[Page images and extracted text]
────────────────────

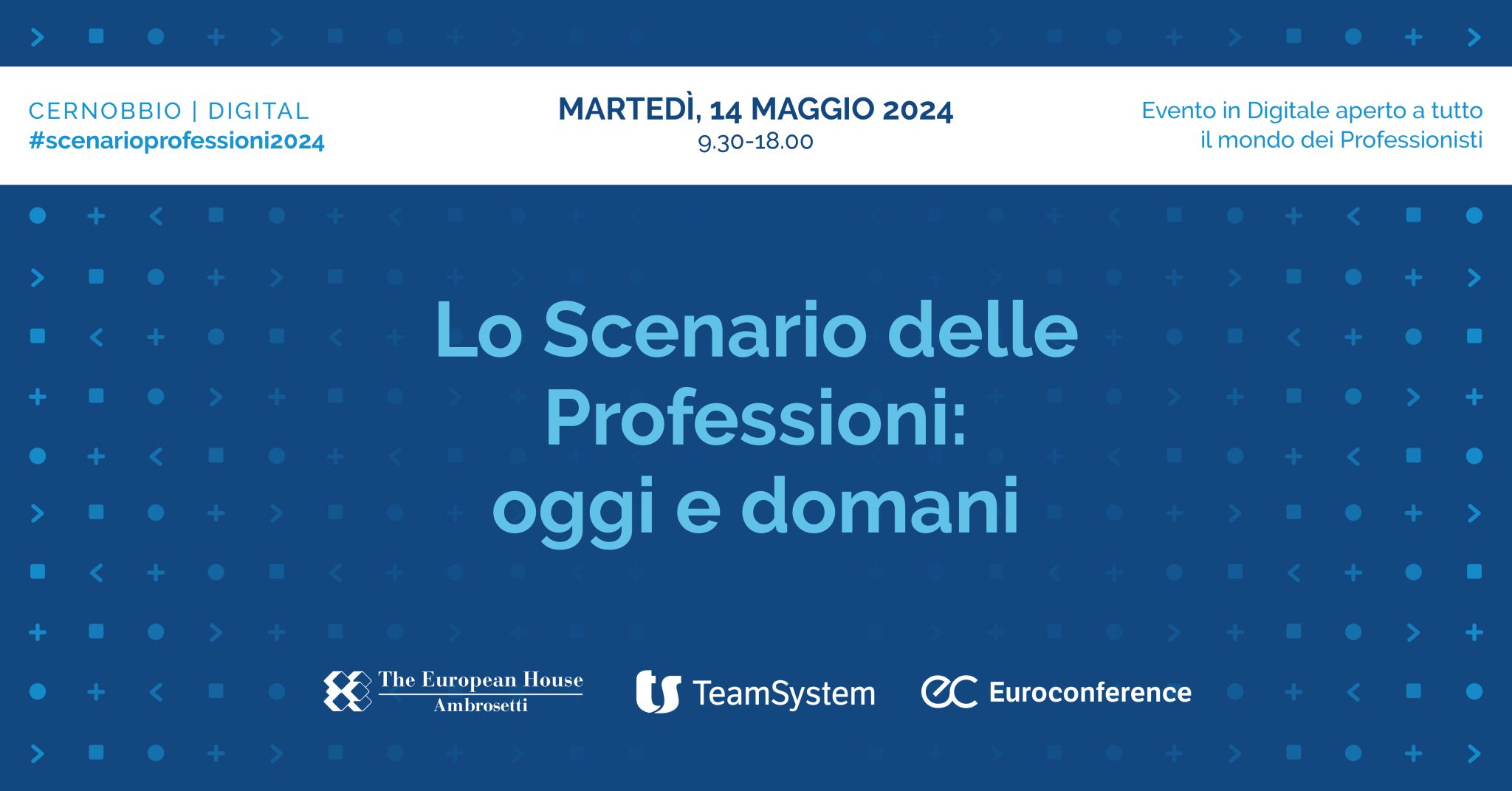 CERNOBBIO | DIGITAL
#scenarioprofessioni2024

MARTEDÌ, 14 MAGGIO 2024
9.30-18.00

Evento in Digitale aperto a tutto il mondo dei Professionisti

Lo Scenario delle Professioni: oggi e domani

The European House Ambrosetti

TeamSystem

Euroconference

────────────────────

What you are asked to do: Set down the records in full and exactly. Do not carry over any image.

Worked solution:
 CERNOBBIO | DIGITAL
#scenarioprofessioni2024

MARTEDÌ, 14 MAGGIO 2024
9.30-18.00

Evento in Digitale aperto a tutto il mondo dei Professionisti

Lo Scenario delle Professioni: oggi e domani

The European House Ambrosetti

TeamSystem

Euroconference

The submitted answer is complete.